Moreover, the FBI found “several thousand” of Clinton’s work-related e-mails that had not been turned over to the State Department, including e-mails that contained classified information.
Incredibly, Comey noted that her personal e-mail server was less secure than Google’s Gmail:
None of these e-mails should have been on any kind of unclassified system, but their presence is especially concerning because all of these e-mails were housed on unclassified personal servers not even supported by full-time security staff, like those found at Departments and Agencies of the U.S. Government — or even with a commercial service like Gmail.
Consider the fact that the FBI determined that “hostile actors” gained access to the private e-mail accounts of people Clinton corresponded with, and the FBI believes it is “possible that hostile actors gained access” her personal account.
I defy any member of the military or any civilian not directly affiliated with Hillary Clinton to engage in such conduct and get away with it. The first thing that would happen is you would lose your security clearance. Next, you would lose your job. Finally, good luck escaping prosecution. Comey claims that prior FBI prosecutions included “some combination of: clearly intentional and willful mishandling of classified information; or vast quantities of materials exposed in such a way as to support an inference of intentional misconduct; or indications of disloyalty to the United States; or efforts to obstruct justice.”
But those aren’t the elements of the relevant crime — which merely requires prosecutors to prove Clinton guilty of “gross negligence” in removing classified information from its proper place of custody. Yet even if those were the elements, Comey outlined many of them in his statement.

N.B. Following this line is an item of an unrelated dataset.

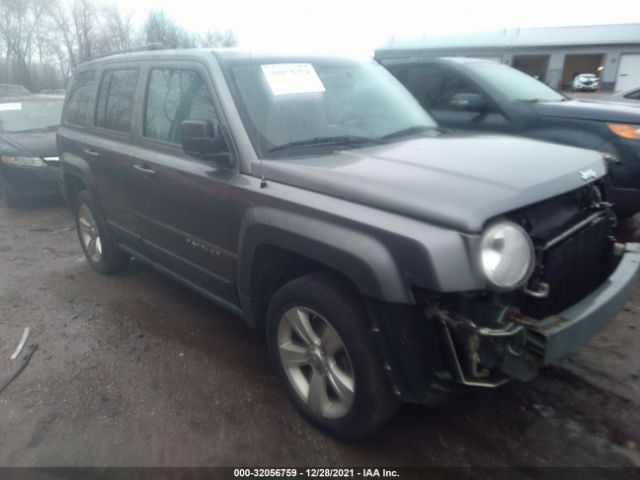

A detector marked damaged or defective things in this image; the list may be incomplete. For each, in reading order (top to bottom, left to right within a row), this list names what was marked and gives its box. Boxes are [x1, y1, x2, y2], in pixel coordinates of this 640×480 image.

damaged jeep patriot [57, 49, 640, 438]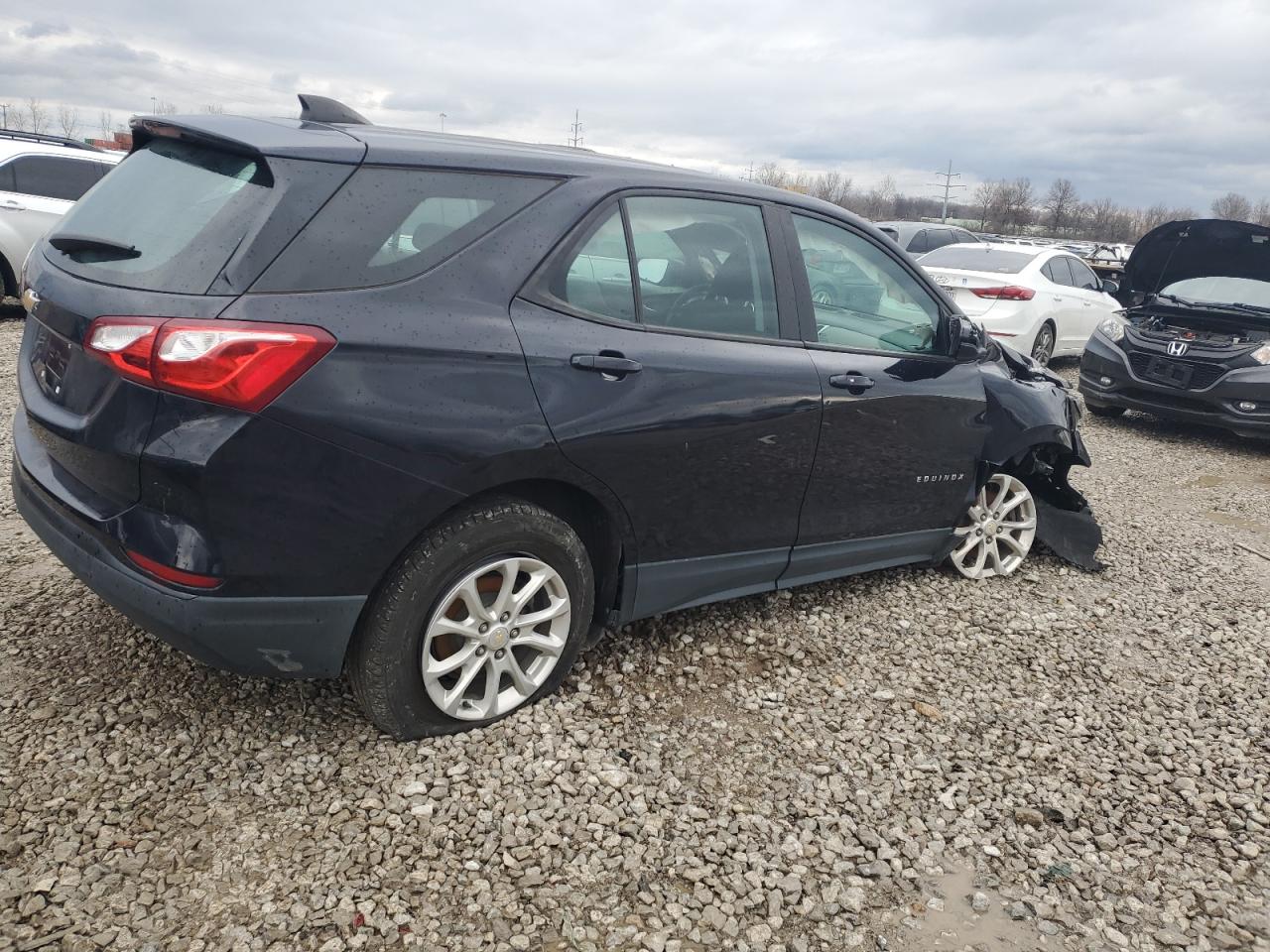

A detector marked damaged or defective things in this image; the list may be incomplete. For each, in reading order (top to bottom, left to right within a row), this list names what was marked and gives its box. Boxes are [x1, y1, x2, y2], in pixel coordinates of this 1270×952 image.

damaged chevrolet equinox [12, 96, 1095, 738]
damaged honda hood [1119, 218, 1270, 305]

Hillary Clinton mishandled classified information when “any reasonable person in her position” should have known unclassified systems were “no place” for that information. She deleted e-mails that should have been preserved. She housed national-defense information on a server less secure than Gmail. She lied, repeatedly and publicly. No one less politically connected could get away with misconduct this brazen. No one.
Indeed, Clinton is still lying. As of this afternoon, her own website features a “factsheet” about the e-mail controversy that contains laughably false statements such as this: “Clinton only used her account for unclassified email.” And it still repeats the legally irrelevant and intentionally misleading claim that “no information in Clinton’s emails was marked classified at the time she sent or received them.”

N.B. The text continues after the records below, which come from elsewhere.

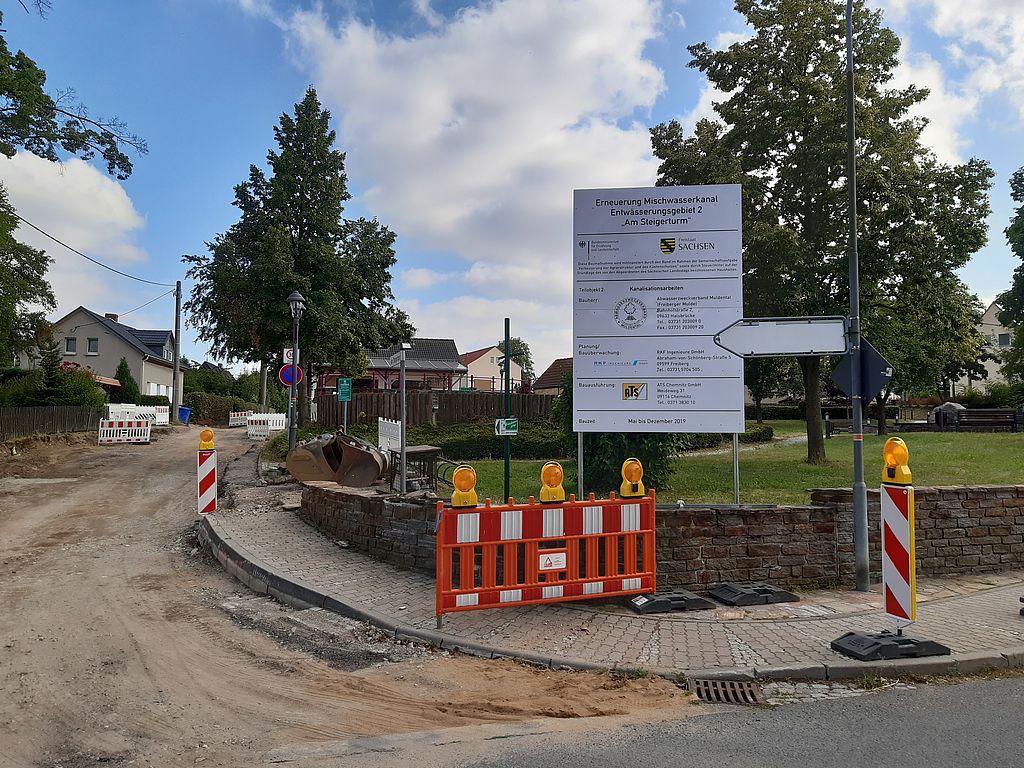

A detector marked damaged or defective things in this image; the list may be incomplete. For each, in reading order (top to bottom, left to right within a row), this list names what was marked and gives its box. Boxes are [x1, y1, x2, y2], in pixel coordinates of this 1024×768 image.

rusty digger bucket [284, 434, 387, 487]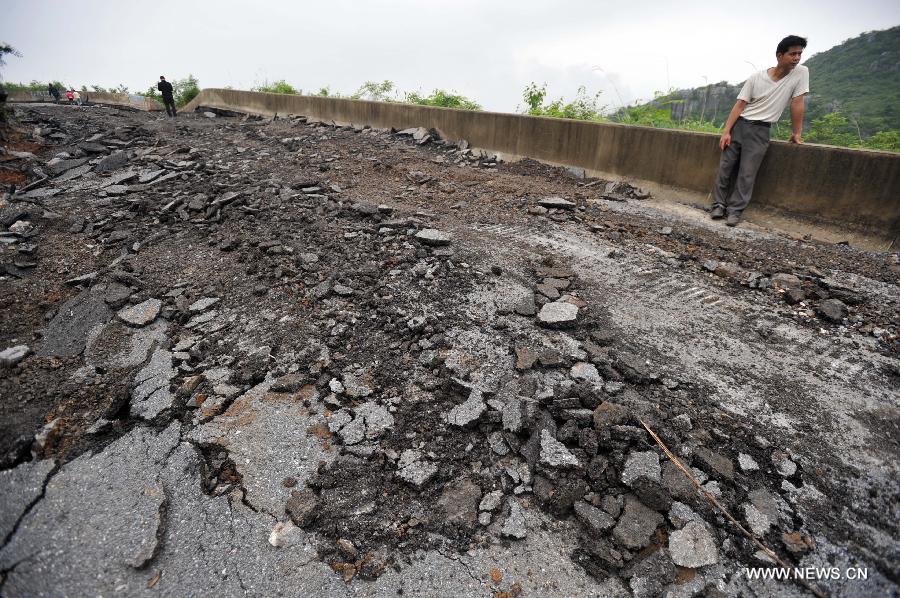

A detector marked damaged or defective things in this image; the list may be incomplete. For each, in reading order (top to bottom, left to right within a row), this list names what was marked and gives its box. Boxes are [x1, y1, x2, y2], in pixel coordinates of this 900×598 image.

broken pavement fragment [117, 298, 163, 328]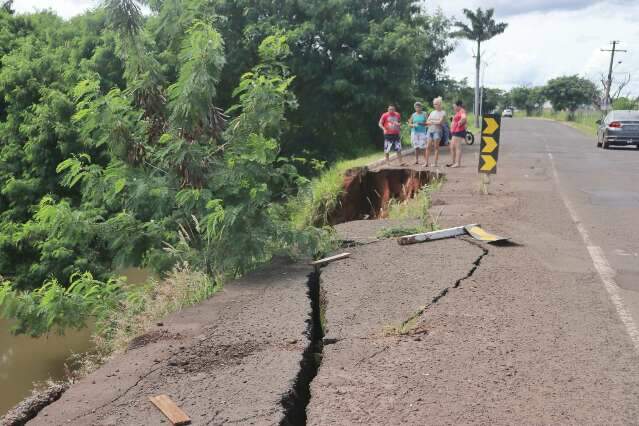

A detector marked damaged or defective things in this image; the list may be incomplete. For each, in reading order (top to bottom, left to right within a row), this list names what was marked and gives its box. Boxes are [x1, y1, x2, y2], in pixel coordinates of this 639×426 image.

broken wooden board [398, 226, 478, 246]
broken wooden board [464, 223, 510, 243]
broken wooden board [310, 251, 350, 268]
cracked asphalt [16, 118, 639, 424]
broken wooden board [149, 394, 191, 424]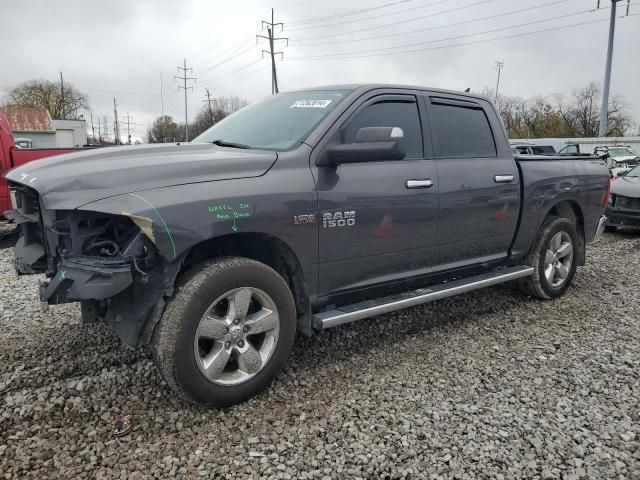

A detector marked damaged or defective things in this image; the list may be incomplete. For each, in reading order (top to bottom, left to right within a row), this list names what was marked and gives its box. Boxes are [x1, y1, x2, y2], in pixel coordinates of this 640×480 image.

front end damage [8, 182, 181, 346]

Further, despite the fact that thousands of deleted messages were work-related (and some contained classified information), she still claims that the e-mails she didn’t turn over were “private, personal records” containing “emails about her daughter’s wedding plans, her mother’s funeral services and condolence notes, as well as emails on family vacations, yoga routines, and other items one would typically find in their own email account.”

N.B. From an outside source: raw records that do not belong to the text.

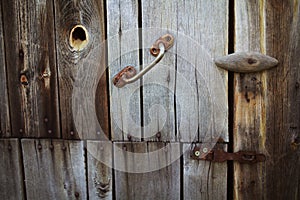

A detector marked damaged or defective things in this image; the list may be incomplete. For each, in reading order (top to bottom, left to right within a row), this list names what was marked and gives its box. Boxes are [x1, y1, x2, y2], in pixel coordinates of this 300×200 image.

rusty metal hook [112, 33, 173, 87]
rusty metal fastener [112, 33, 173, 87]
rusty hasp [112, 33, 173, 87]
curved rusty latch [112, 33, 175, 87]
splintered wood edge [213, 52, 278, 73]
rusty hasp [214, 52, 278, 73]
rusty hinge [191, 145, 266, 164]
rusty hasp [191, 146, 266, 163]
rusty metal fastener [191, 147, 266, 164]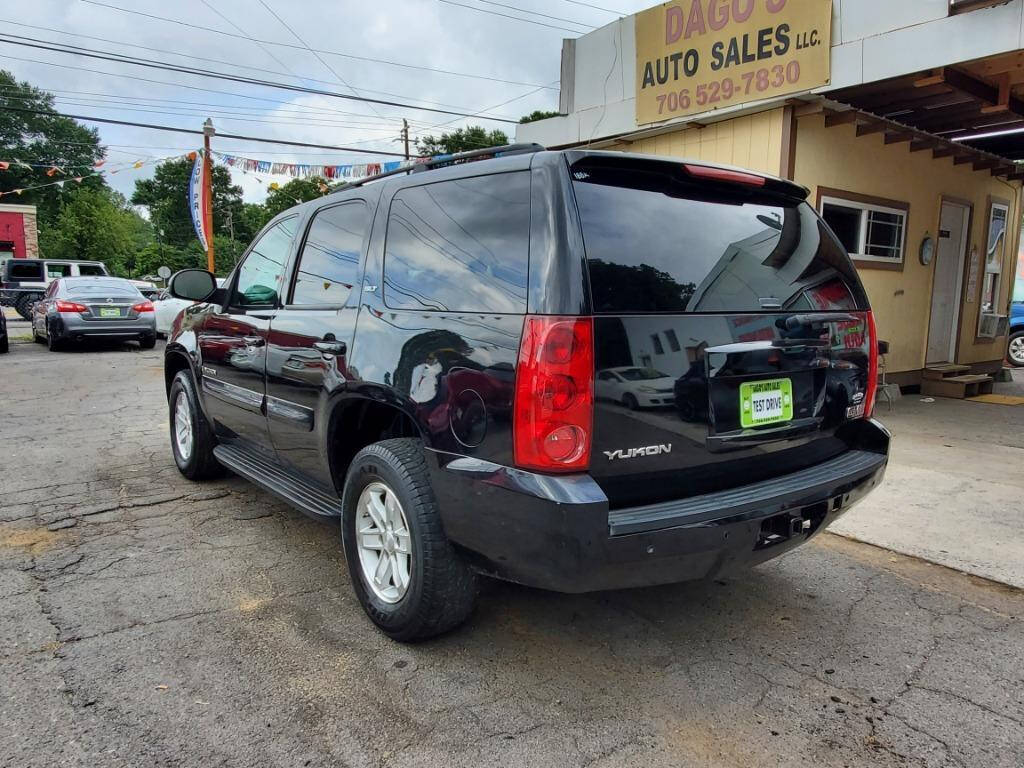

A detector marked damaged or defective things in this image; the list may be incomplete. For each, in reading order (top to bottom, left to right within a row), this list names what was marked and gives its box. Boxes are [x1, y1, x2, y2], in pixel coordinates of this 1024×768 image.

cracked asphalt [2, 335, 1024, 768]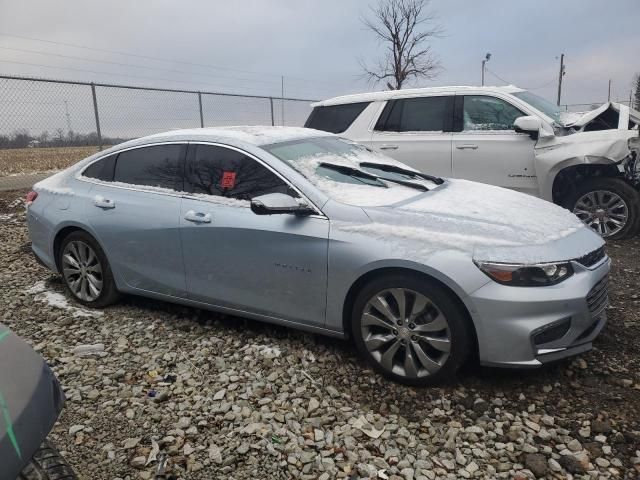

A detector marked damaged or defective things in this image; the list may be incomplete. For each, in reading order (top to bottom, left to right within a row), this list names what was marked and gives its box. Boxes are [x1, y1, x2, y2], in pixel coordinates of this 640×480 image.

damaged vehicle [306, 86, 640, 240]
damaged vehicle [28, 127, 608, 386]
damaged vehicle [0, 324, 76, 478]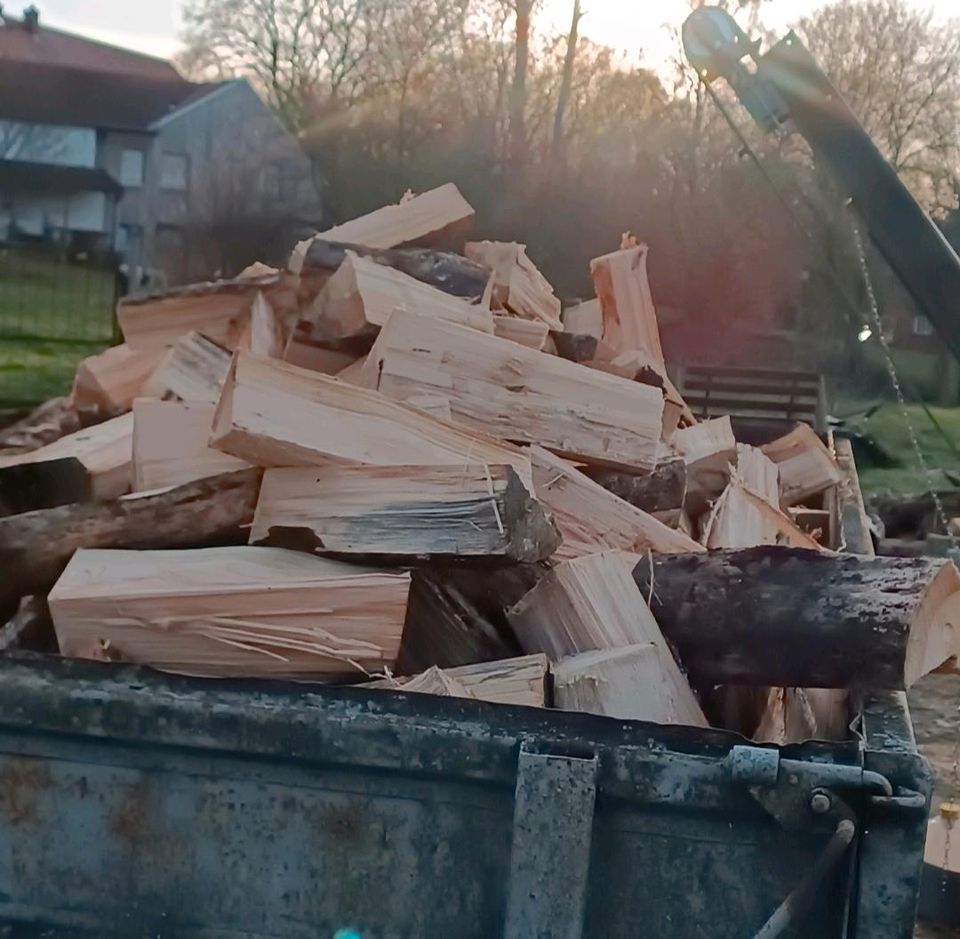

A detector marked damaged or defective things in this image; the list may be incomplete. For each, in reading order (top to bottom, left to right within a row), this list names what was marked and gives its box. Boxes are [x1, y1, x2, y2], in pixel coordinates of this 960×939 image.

rust stain on metal [0, 760, 52, 828]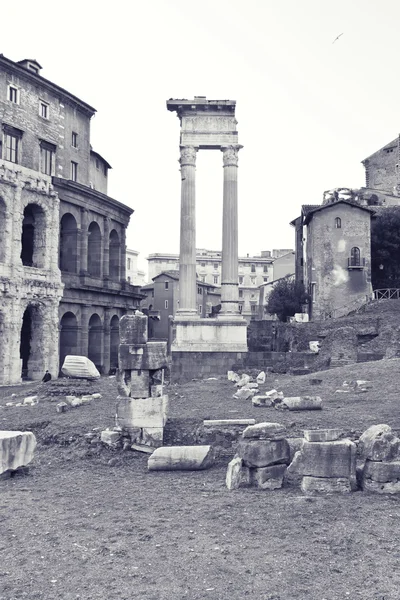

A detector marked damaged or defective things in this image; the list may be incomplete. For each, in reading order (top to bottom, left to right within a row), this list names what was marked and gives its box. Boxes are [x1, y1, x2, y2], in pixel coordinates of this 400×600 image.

It would be a mistake to consider this outrage in isolation. Scandal and incompetence follow Hillary Clinton like the cloud of filth that accompanies Peanuts’ Pig-Pen. She botched the Libya intervention so thoroughly that the country is now an ISIS playpen. Her State Department left men alone to die in Benghazi, then she misled the American people to cover up her own failure. Her family foundation is a pay-to-play influence-peddling operation. And now we know that she mishandled classified information and lied to conceal her own wrongdoing.
But rules and standards are for the little people. The FBI demolished every Clinton excuse and blew apart every Clinton lie, but soon she might well walk into rooms serenaded to the sweet sounds of “Hail to the Chief.” To paraphrase the words of Benjamin Franklin, we’ve got a banana republic, if Hillary can keep it.
— David French is a staff writer at National Review and an attorney.